Assigned task:
Could you repeat every record below exactly, leaving out the pictures?

Records for this task:

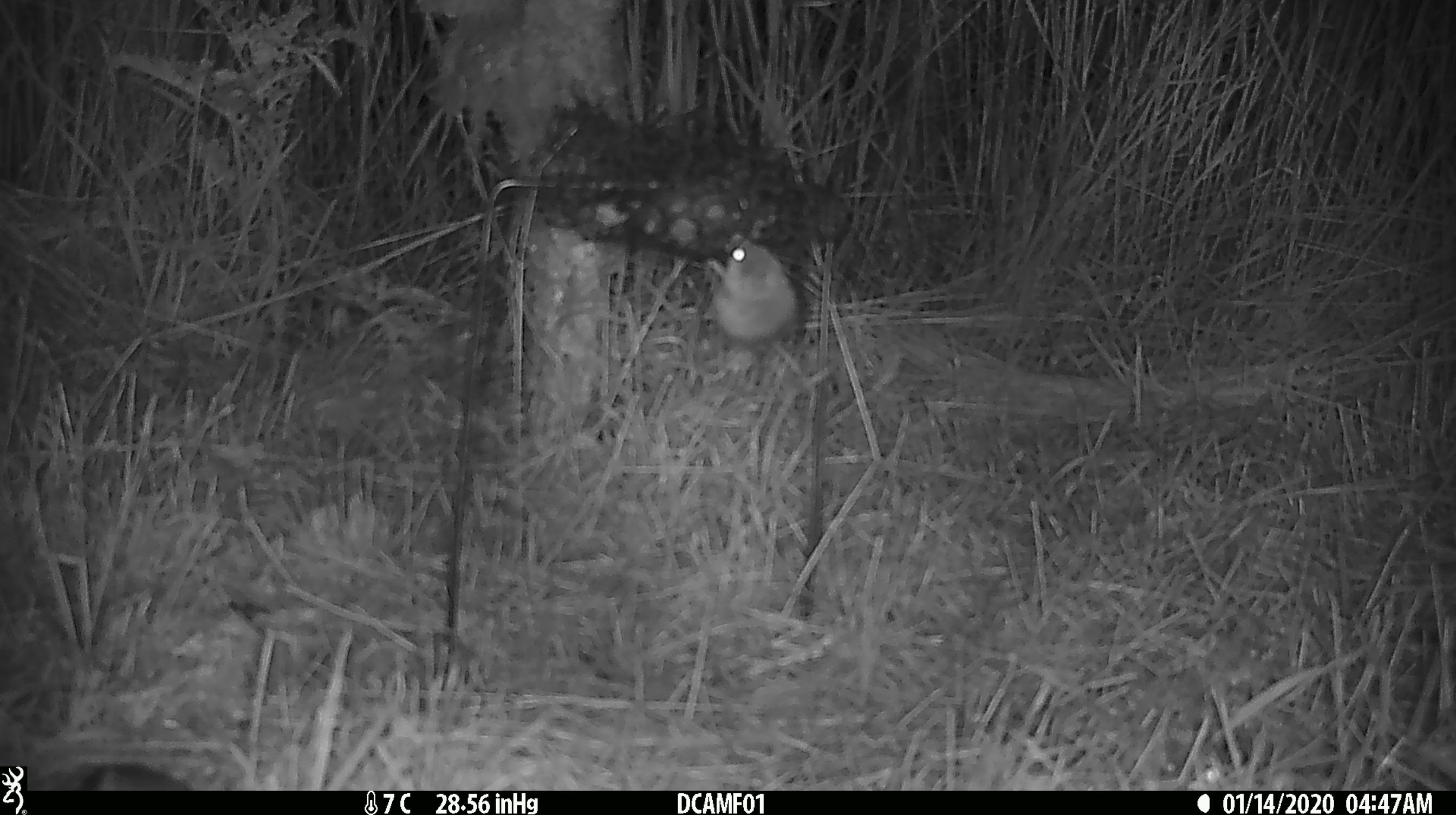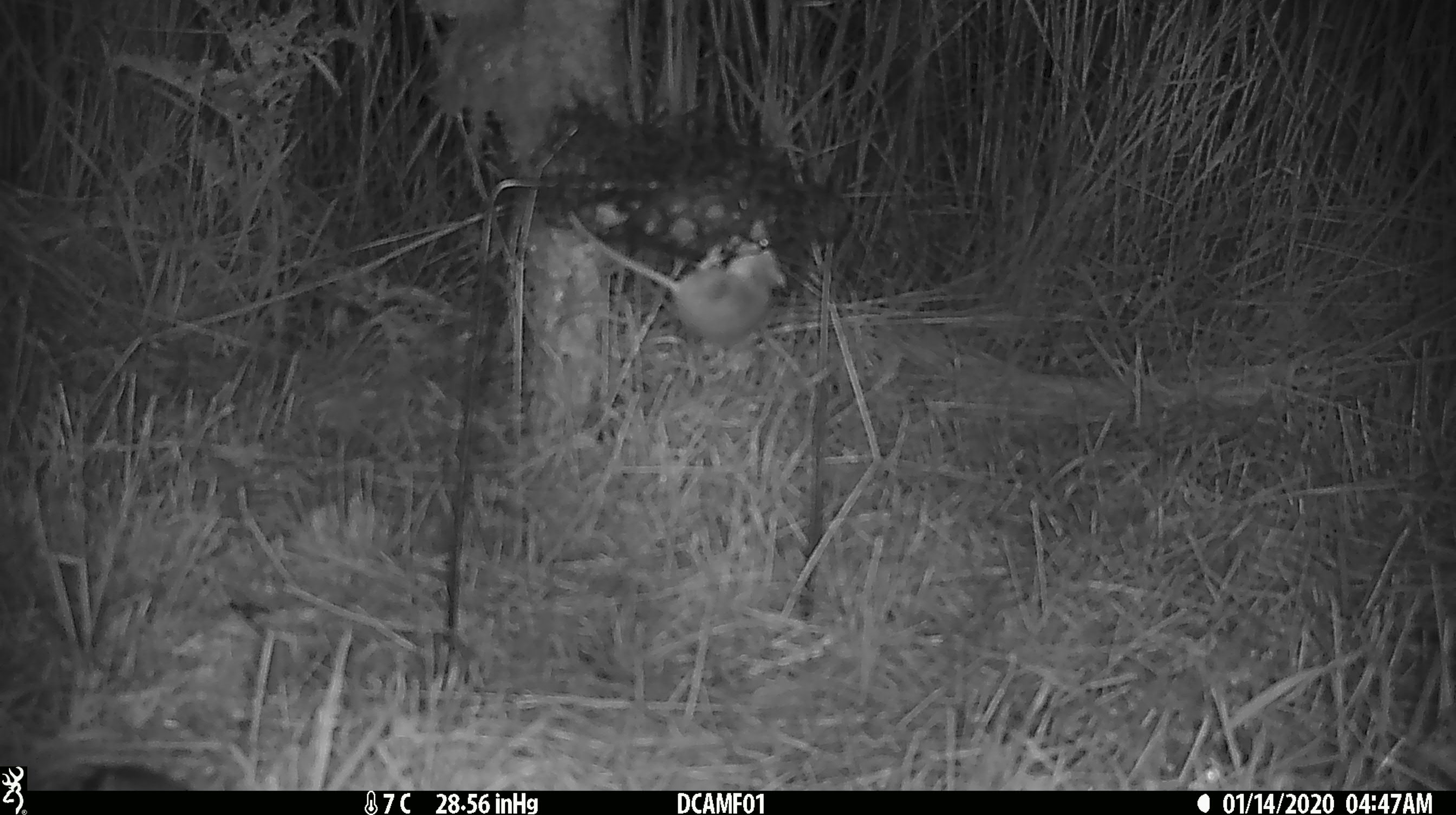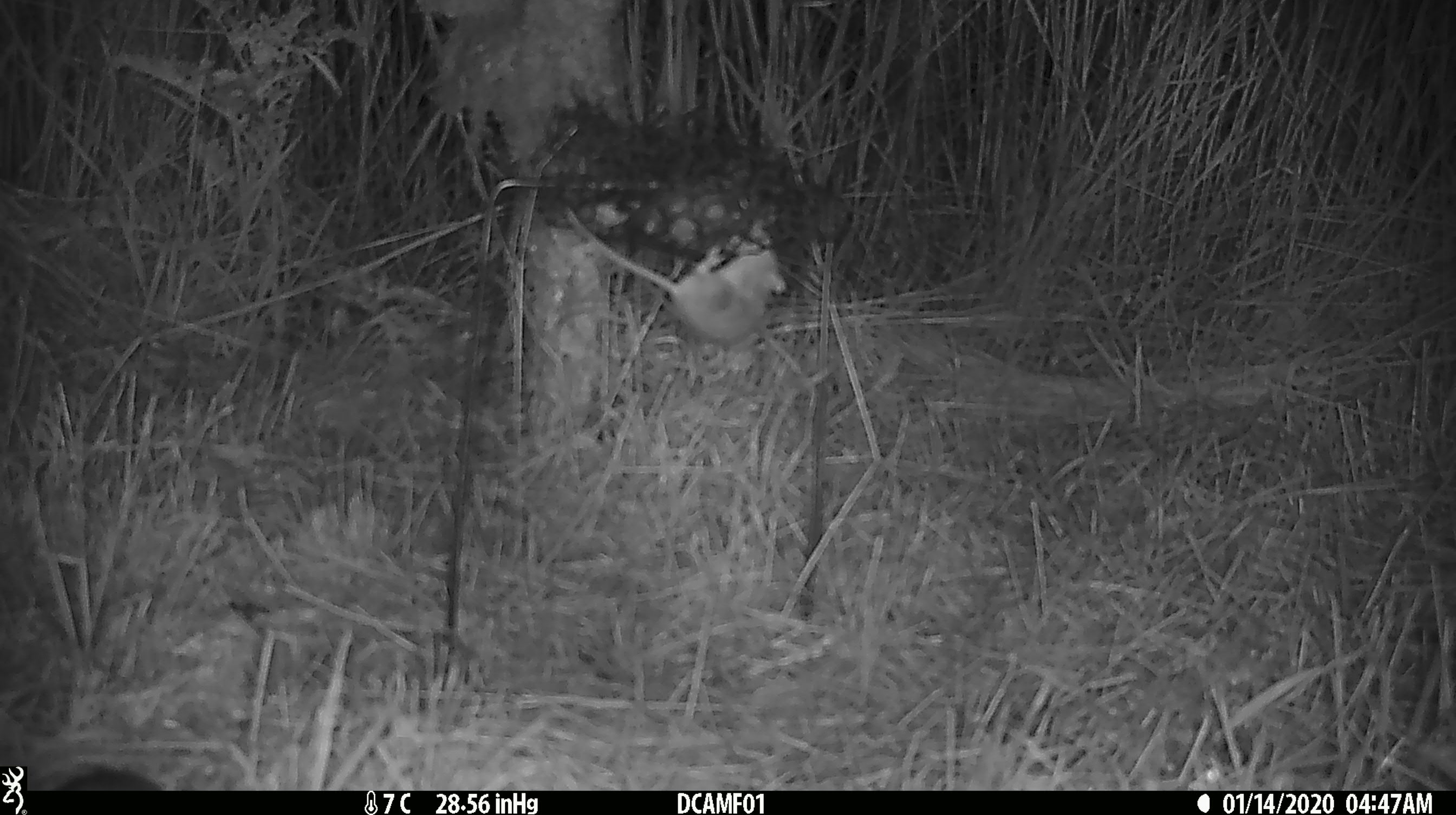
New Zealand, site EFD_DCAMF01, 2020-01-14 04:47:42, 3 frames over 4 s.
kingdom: Animalia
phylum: Chordata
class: Mammalia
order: Rodentia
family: Muridae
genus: Mus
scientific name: Mus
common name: mouse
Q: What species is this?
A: Mouse (Mus).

Solution to this task:
New Zealand, site EFD_DCAMF01, 2020-01-14 04:47:42, 3 frames over 4 s.
kingdom: Animalia
phylum: Chordata
class: Mammalia
order: Rodentia
family: Muridae
genus: Mus
scientific name: Mus
common name: mouse
Q: What species is this?
A: Mouse (Mus).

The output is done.